Light IT Up Blue and spread awareness for World Autism Month
SAN DIEGO, April 20, 2021–Be amazed by Autism Spectrum Disorder and spread awareness this World Autism Month.
Serving persons with developmental disabilities through community-based work to help them maintain independence is a tremendous honor.
Never having been exposed to developmentally disabled persons due to school separation from general populations, serving them has become a wonderful learning experience and a special part of a long career journey.
World Autism Month
It is a pleasure to bring World Autism Month to the fore to help showcase both the challenges and opportunities of those with “neurodiversity”, a word made famous in the 1990’s by Judy Singer, an Australian sociologist.
Ms. Singer is reportedly herself on the autism spectrum
Neurodiversity, then, “is the concept that there are many different variations of human functionality…(with) every variation needs to be better understood and respected….Neurodiversity is an alternative approach to learning and disability that shifts the focus from treatment and cures to acceptance and accommodation.” –From BigThink
“I think the concept of Neurodiversity has been world-changing, by giving us a new perspective on humanity, but needs to mature to the point where we see that human nature is complex, and nature is beautiful but not benign.”
-Judy Singer, Sociologist
According to the CDC, there are approximately 1.7% of persons worldwide are on the autism spectrum, which could equate to approximately between 75 million and 150 million.
In the US, the CDC estimates that 1 in 59 births are those who fall within the range of autism spectrum; and, approximately 3.5 million Americans currently live within it.
Autism Spectrum Disorder (ASD) is a developmental disability of currently non-conclusive origin.
Moreover, it affects more boys than girls.
Generally diagnosed prior to age three, early symptoms could be as simple as being non-responsive to their name, avoid eye contact, prefer being alone, prone to easy agitation, word repetition, upset by
minor changes and the like, according to Grant A Gift Foundation.
Growing up with ASD could be challenging in various forms of communication, interpersonal relationships, understanding human emotion, and might be uncomfortable being touched.
Everyday noises, sights, smells, and tastes could cause uneasiness and constitute, for one with ASD, unwanted changes–which could be perceived as undesirable and lead to aggression and temper tantrums, and even self-harm in some cases.
For one with ASD, it is completely an individual journey fueled by prevalent genes.

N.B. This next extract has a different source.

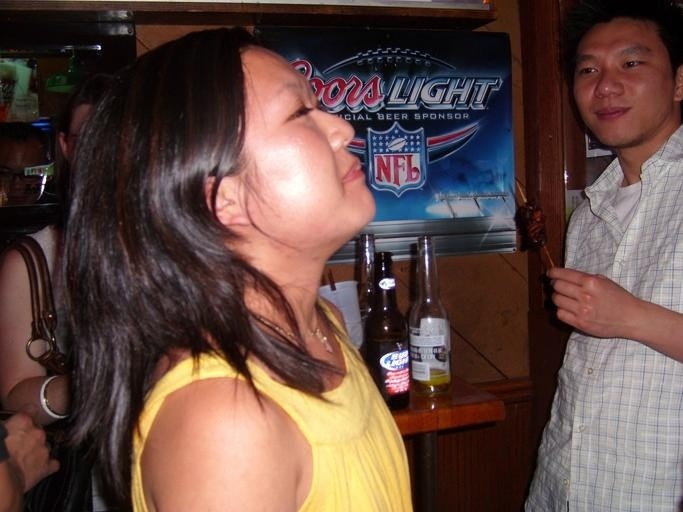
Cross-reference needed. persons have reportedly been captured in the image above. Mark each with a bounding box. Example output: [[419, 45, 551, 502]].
[[55, 29, 414, 512], [520, 2, 683, 511]]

While talents and abilities highly vary, it would be limited thinking to believe that someone with ASD could not become productive by utilizing individual uniqueness and contribute to the world around them.
“Autism can’t define me. I define autism.”
Surprisingly, perhaps, there are many well-known and accomplished individuals in a variety of professions who have ASD.
The following is a cross-section of famous people published by ONGIG The Magnet:
1. Woody Allen (rumored)
2. David Byrne (diagnosed)
3. Dan Aykroyd (diagnosed)
4. Charles Darwin (rumored)
5. Thomas Edison (rumored)
6. Albert Einstein (rumored)
7. Darryl Hannah (diagnosed
8. Alfred Hitchcock (rumored)
9. Courtney Love (diagnosed)
10. Lionel Messi (rumored)
11. Sir Isaac Newton (rumored)
12. Steve Jobs (rumored)
13. Jeffrey Seinfeld (self-diagnosed)
“My philosophy is: It’s none of my business what people say of me and think of me.I am what I am, and I do what I do. I expect nothing….”
-Sir Anthony Hopkins
A refreshing piece by Kerry Magro depicts his finding inspiration in books and quotes from Dr. Seuss.
Open about his being nonverbal because of ASD during early childhood development, he is now a full-time speaker and best-selling author and serves as an autism film consultant.
According to Kerry, he is proud to be a disability advocate and help lift up those with ASD reach their highest goals.
“Today you are you!
That is truer than true!
There is no one alive
who is you-er than you!
World-wide Autism Month is a particularly good time to Light It Up Blue and spread awareness and appreciation for individual differences and abilities.
Lighting It Up Blue could be as easy as purchasing a blue lightbulb to be on display, attending fundraisers, raising funds for special needs programs and rehabilitation, or simply getting the word out via social media.
It is heartening to read the names of those with ASD and recognize that their unique and individual neurodiversity has led to such greatness, making the world a better place through their talent and innovation!
How could any of us look at the color blue in the same light again!
Kerry Magro may say it best:
“I’ve always said autism can’t define me but I define autism. I hope all of our families can see their kids move up their collective mountains towards their goals and be able to accomplish their dreams.”